PROBLEM TO SOLVE:
The lines to reproduce run from the one containing "phylum: Chordata" through the end of the records below. Reproduce them exactly and add nothing.
====== INFORMATION PROVIDED ======
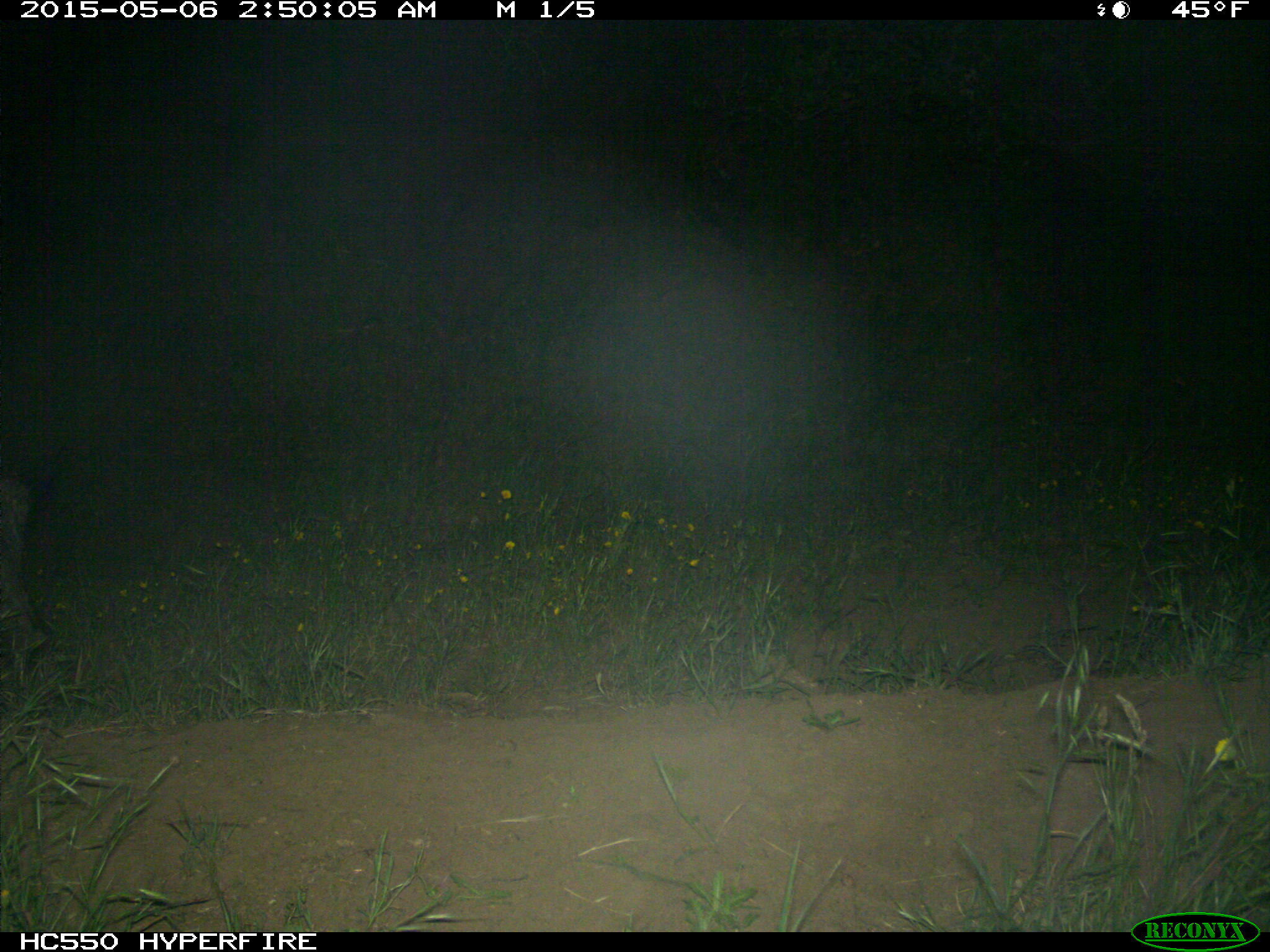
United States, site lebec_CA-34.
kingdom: Animalia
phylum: Chordata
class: Mammalia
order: Artiodactyla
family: Suidae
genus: Sus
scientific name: Sus scrofa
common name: wild boar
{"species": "Sus scrofa (wild boar)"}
======
RESPONSE TO THIS TASK:
phylum: Chordata
class: Mammalia
order: Artiodactyla
family: Suidae
genus: Sus
scientific name: Sus scrofa
common name: wild boar
{"species": "Sus scrofa (wild boar)"}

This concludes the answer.